**QUOTED PASSAGE**
******

9)
Watched an awesome tutorial type video…Glenn Keane…space version of the little mermaid. The guy drew different beats of the story, the most important moments. He made it up as he went. Kind of like our pre-production assignment…we had the initial story, but then fleshed it out through discussion and little sketches. We had a lot of ideas that we discarded but a couple stuck and so far, it’s working. This whole course makes me wonder who is actually responsible for the images in features. For example, Disney’s Atlantis has a whoooooooooole bunch o reoccuring designs…that basically identify a culture. There are artifects all over the place, must have been a bitch to try and unify the design. But while these artifects are story elements, that is, they would have been described in the script, their function is so visual that a concept artist’s idea of what it looked like would effect the story due to that design’s particular functionality. There are these ancient lying machines in Atlantis. Where to start? They ended up being metallic fish that hovered and flew kind of like a jetski. But who could write that and get what they envisioned?
Collaboration, collaboration, collaboration.
Sand animation please…….
Wednesday, June 13, 2007
I just can’t keep my eyes open in the photoshop tutorials, the ones where the gu painting is sped up……I think its so boring because the guy is talking and telling you what he’s doing when we can see exactly what he’s doing. It’s like watching an entire movie where everything you see is narrated exactly as you see it. That kind of exposition is PAINFUL.
Also I’m not very experienced with photoshop. I find I learn better when I just play around with it, because I can’t see what tools or buttons or what purpose each of them has from the video. I’m still crap at photoshop but I’ve been playing around for concept design and it’s alright for getting some overall sense……you can tell what I MEANT to draw, haha.
Also I’m not very experienced with photoshop. I find I learn better when I just play around with it, because I can’t see what tools or buttons or what purpose each of them has from the video. I’m still crap at photoshop but I’ve been playing around for concept design and it’s alright for getting some overall sense……you can tell what I MEANT to draw, haha.
Working in groups is hard. I don’t like being responsible for someone else’s mark. But then, I guess, in the industry, you’re responsible for thousands in investments…..? Better come up with a good story folks, and quick. I am good with coming up with decent stuff quickly. But I want to be able to come up with great stuff in collaboration and with planning and structure……….aaaaaaah structure! At least I am good at having-no-sleep.

******

**TASKS**
a - In the animation course blog, translate this sentence into French: "I don't like being responsible for someone else's mark."
b - According to the animation course blog, who made the tutorial-style video about a space version of the little mermaid?
c - From the animation course blog, reproduce the passage starting with "Sand animation please……." and going on through "exposition is PAINFUL.".

**DATA EXTRACT**

******

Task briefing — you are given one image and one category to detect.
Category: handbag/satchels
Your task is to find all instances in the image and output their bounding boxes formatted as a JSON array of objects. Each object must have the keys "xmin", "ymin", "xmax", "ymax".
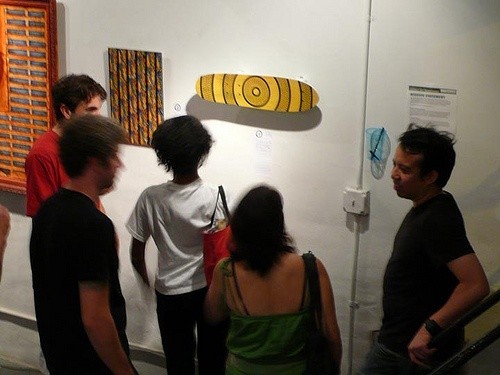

******

**ANSWERS IN ORDER**
a - Je n'aime pas être responsable de la note de quelqu'un d'autre.

b - Glenn Keane.

c -
Sand animation please…….
Wednesday, June 13, 2007
I just can’t keep my eyes open in the photoshop tutorials, the ones where the gu painting is sped up……I think its so boring because the guy is talking and telling you what he’s doing when we can see exactly what he’s doing. It’s like watching an entire movie where everything you see is narrated exactly as you see it. That kind of exposition is PAINFUL.